Yapılan bu düzenlemeye
paralel olarak emlak vergisi bildiriminin süresinde verilmesini sağlamak
amacıyla, emlak vergisi bildiriminin verilmemesi hususu birinci derece
usulsüzlük kapsamında değerlendirilmekte ve mükelleflerce bildirimin
verilmemesi halinde, birinci derece usulsüzlük cezasının kesilmesi
sağlanmaktadır.
Madde 2. - A) Emlak
vergisinde genel beyan esasının kaldırılması öngörüldüğünden, mükellefiyetin
başladığı tarihi belirleyen Emlak Vergisi Kanununun 9 uncu maddesinin birinci
fıkrası yeniden düzenlenmektedir.
Yapılan düzenleme ile,
Emlak Vergisi Kanununun vergi değerini tadil eden nedenlere ilişkin 33 üncü
maddesinin (1) ilâ (7) numaralı fıkralarında yazılı sebeplerin doğması halinde,
bu değişikliklerin vukubulduğu tarihi, muafiyetten faydalanmakta iken
muafiyetin sona erdiği durumlarda ise muafiyetin sona erdiği tarihi takip eden
bütçe yılı başından itibaren bina vergisi mükellefiyeti başlamış olacaktır.

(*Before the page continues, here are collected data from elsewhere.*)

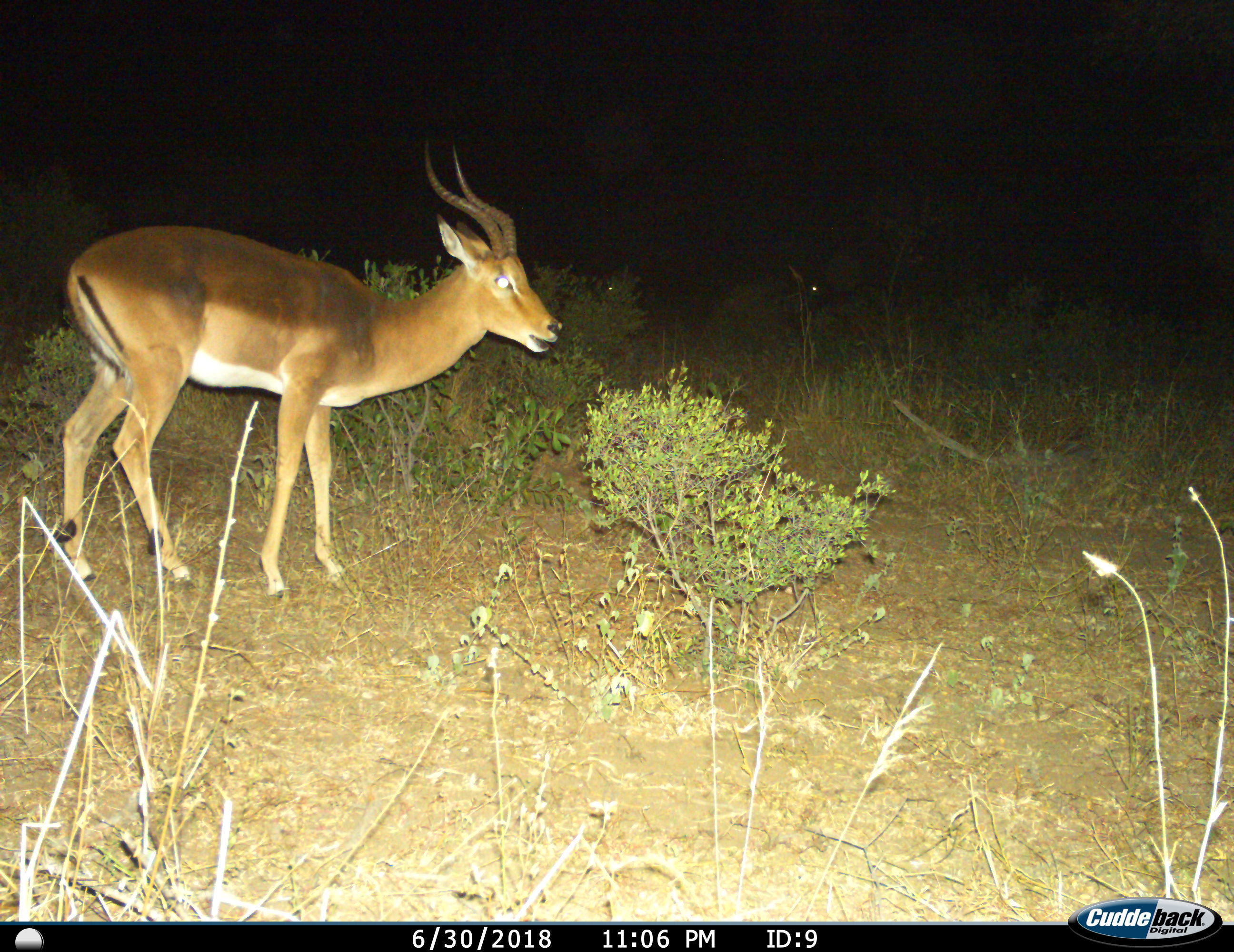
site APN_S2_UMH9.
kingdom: Animalia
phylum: Chordata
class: Mammalia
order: Artiodactyla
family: Bovidae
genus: Aepyceros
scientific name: Aepyceros melampus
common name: impala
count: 1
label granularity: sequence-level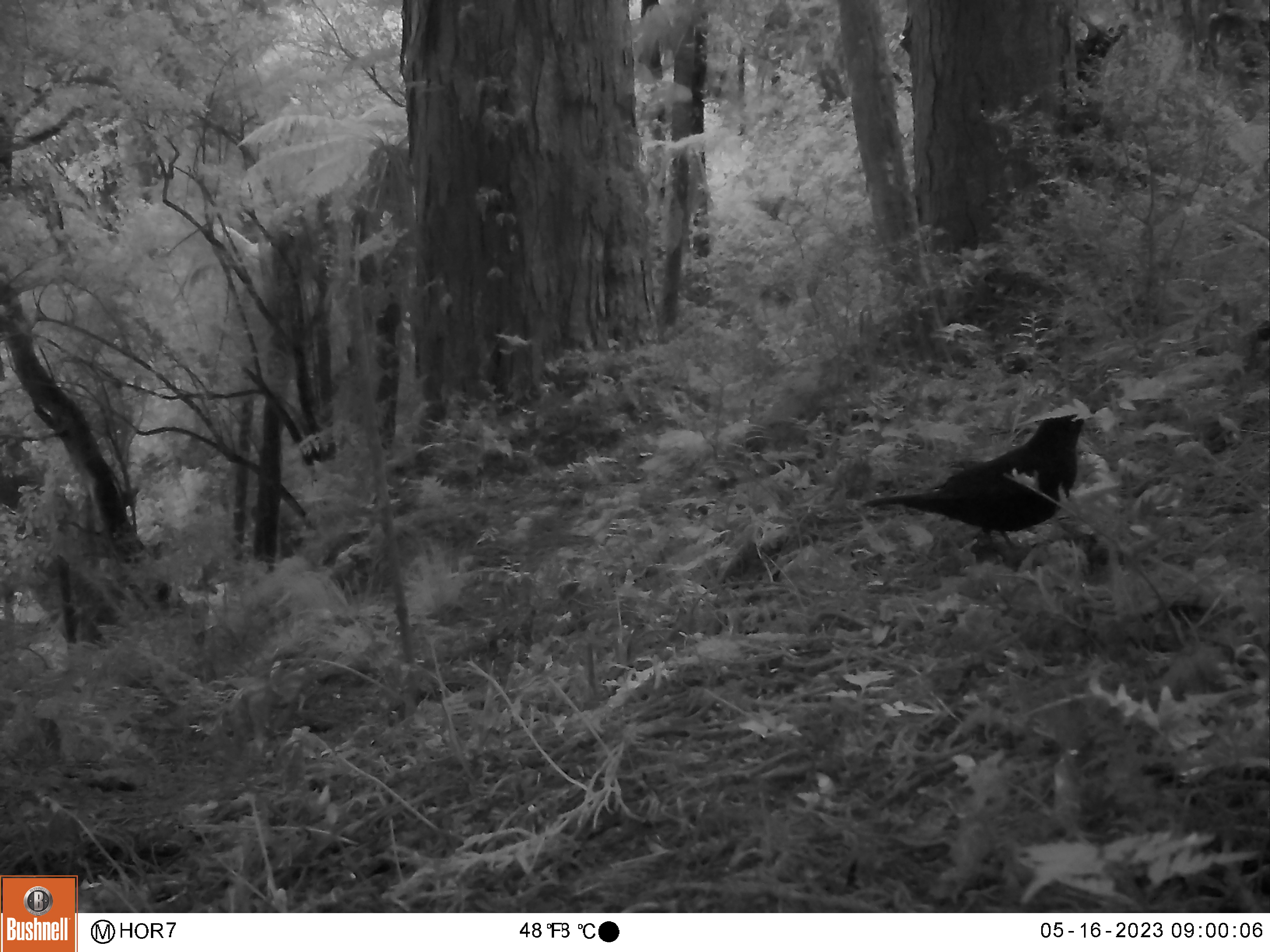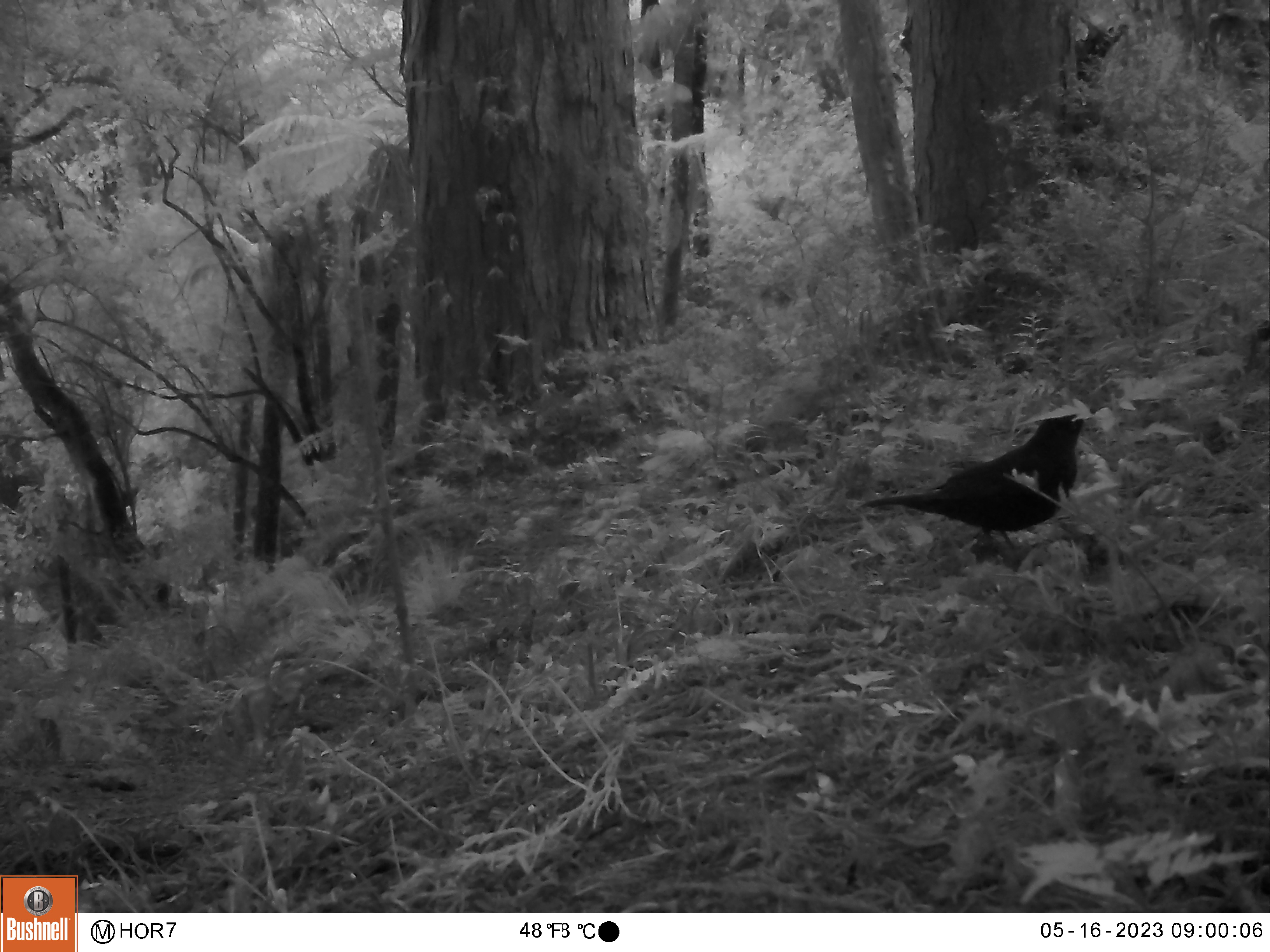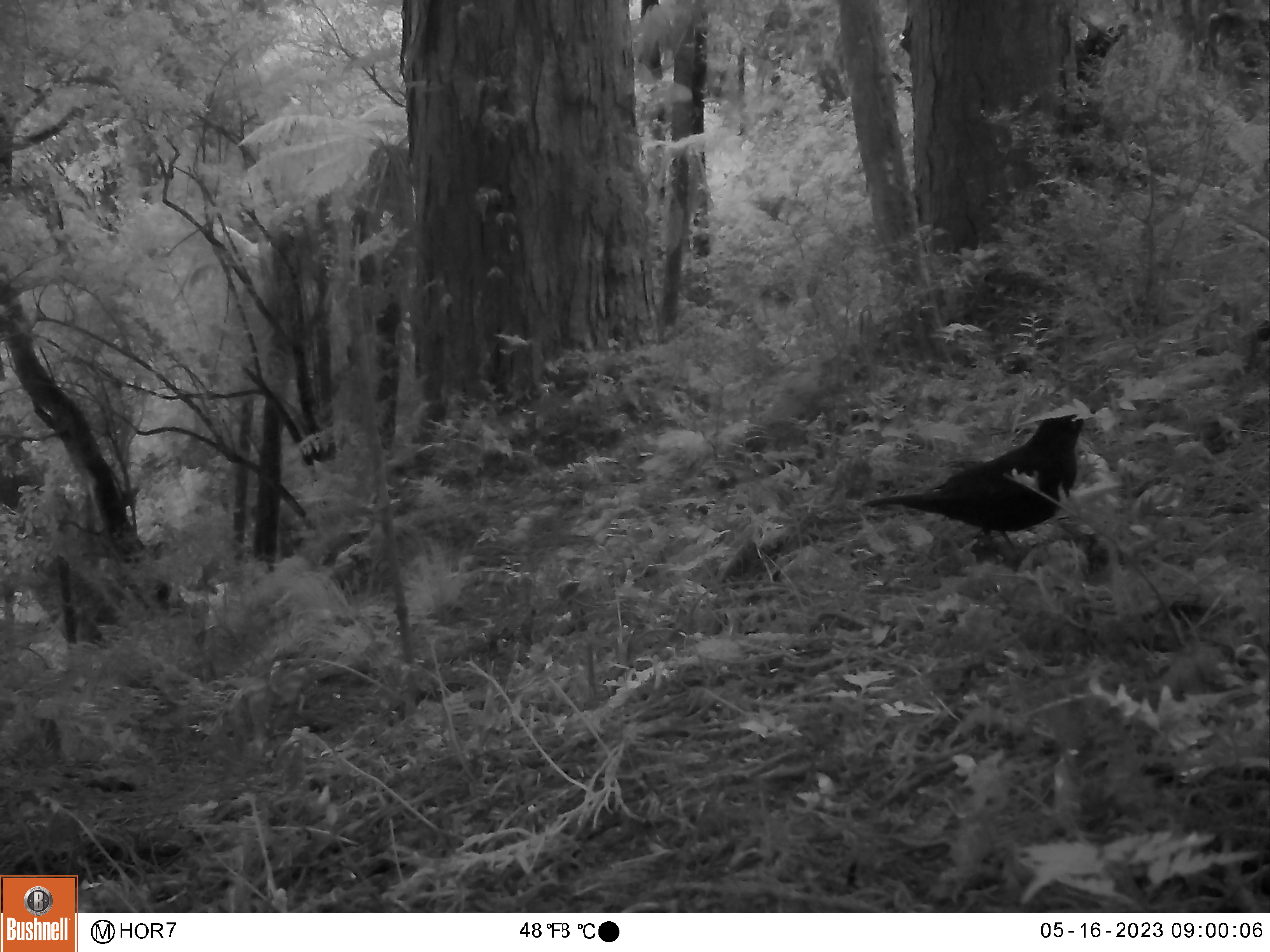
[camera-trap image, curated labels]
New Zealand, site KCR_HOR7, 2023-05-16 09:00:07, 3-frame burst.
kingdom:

Dört yılda bir olmak üzere takdir yapılan hallerde mükellefiyet, takdir
işleminin yapıldığı tarihi takip eden bütçe yılının başından itibaren
başlayacaktır.
B)Düzenleme ile, bina
vergisinin tarh ve tahakkukuna ilişkin Emlak Vergisi Kanununun 11 inci
maddesinin yeniden düzenlenmesi öngörülmektedir.
213 sayılı Vergi Usul
Kanununun mükerrer 49 uncu maddesine göre, takdir komisyonlarınca 4 yılda bir
olmak üzere, asgari ölçüde arsa ve arazilerin birim değerlerinin takdir
edilmesi gerekmektedir. Bu suretle takdir edilecek arsa ve araziye ilişkin
birim değerleri ile Maliye ve Bayındırlık ve İskân bakanlıklarınca müştereken
tespit edilen bina metrekare inşaat maliyet bedelleri esas alınarak
belediyelerce hesaplanan bina vergi değeri üzerinden vergi tarh olunacaktır.
Buna göre, ilgili
belediye tarafından yapılacak bina vergisi tarhiyatı:
1. Dört yılda bir defa
olmak üzere yapılacak takdirlerde, arsa ve arazi takdirlerinin yapıldığı yılı
takip eden bütçe yılının Ocak ve Şubat ayları içinde yapılacaktır.
2. Emlak Vergisi Kanunun
33 üncü maddesinin (1) ilâ (7) numaralı fıkralarında yazılı vergi değerini
tadil eden sebeplerle bildirim verilmesi gereken hallerde, vergi değerini tadil
eden nedenlerin meydana geldiği bütçe yılını takip eden yılın Ocak ayı içinde,
vergi değerini tadil eden sebep yılın son üç ayı içinde vukubulmuş ve yıl
sonundan önce bildirim verilmiş ise yine tarhiyat Ocak ayı içinde yapılacaktır.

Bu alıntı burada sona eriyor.